■ DOCUMENT TEXT:
+ + + + +
The Nobel Peace Prize winner will reunite with her family in Islamabad, but safety fears ruled out a visit to her native Swat Valley.
Malala Yousafzai, the youngest winner of the Nobel Peace Prize, returned home to Pakistan early Thursday for the first time since she was shot by the Taliban over her campaign against its efforts to deny education to women, her family told NBC News.
Yousafzai, 20, was the target of the attempted assassination in 2012 in her native Swat Valley. She is now a student at Oxford University in England.
"The visit was kept a secret due to security issues," a relative said on condition of anonymity after Yousafzai was greeted at Benazir Bhutto International Airport in Islamabad by government and security officials. She was taken to a hotel under high security, the relative said.
Yousafzai will reunite with all of her family in Islamabad during the four-day visit, but she won't visit Swat because of the concerns for her safety, relatives said. She is scheduled to meet with Prime Minister Shahid Khaqan Abbasi and other government officials later on Thursday.
+ + + + +
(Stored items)
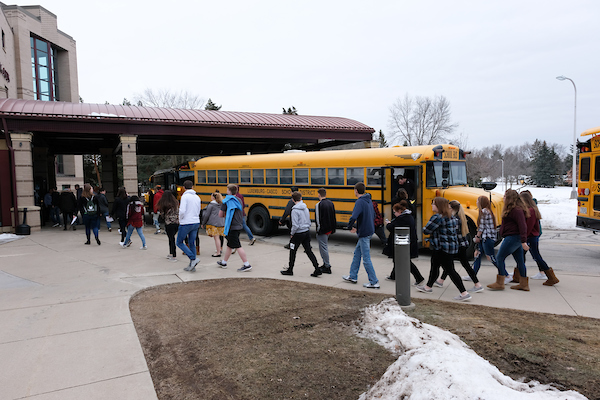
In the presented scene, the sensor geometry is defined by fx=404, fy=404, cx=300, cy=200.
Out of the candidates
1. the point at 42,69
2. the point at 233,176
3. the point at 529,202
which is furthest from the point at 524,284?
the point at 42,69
+ + + + +
■ TASKS TO CARRY OUT:
a. In the news article on Malala Yousafzai's return to Pakistan, where is she now a student?
b. Print the part of the article on Malala Yousafzai's return to Pakistan starting with "Yousafzai, 20, was" and going on through "the relative said.".
c. Carry on the article about Malala Yousafzai's return to Pakistan from the point where it stops.
The rows play no part in this.

■ TASK-BY-TASK OUTPUTS:
a. She is a student at Oxford University in England.

b.
Yousafzai, 20, was the target of the attempted assassination in 2012 in her native Swat Valley. She is now a student at Oxford University in England.
"The visit was kept a secret due to security issues," a relative said on condition of anonymity after Yousafzai was greeted at Benazir Bhutto International Airport in Islamabad by government and security officials. She was taken to a hotel under high security, the relative said.

c.
Yousafzai had already won international acclaim as an advocate for women's education when she caught the attention of the Taliban, which had gained a stronghold in the Swat Valley. On Oct. 9, 2012, a gunman stormed her school bus in Mingora and shot her in the face at point-blank range to silence her. She was critically wounded but recovered at a hospital in Britain.
Since then, she has become a worldwide symbol of female empowerment, founding the Malala Fund, a charity dedicated to giving all girls access to education, with her father, Ziauddin.
Yousafzai told David Letterman in a recent episode of his Netflix interview series that she had been searching for an opportunity to return to Pakistan.
"I want my feet to touch that land and to be there," she said.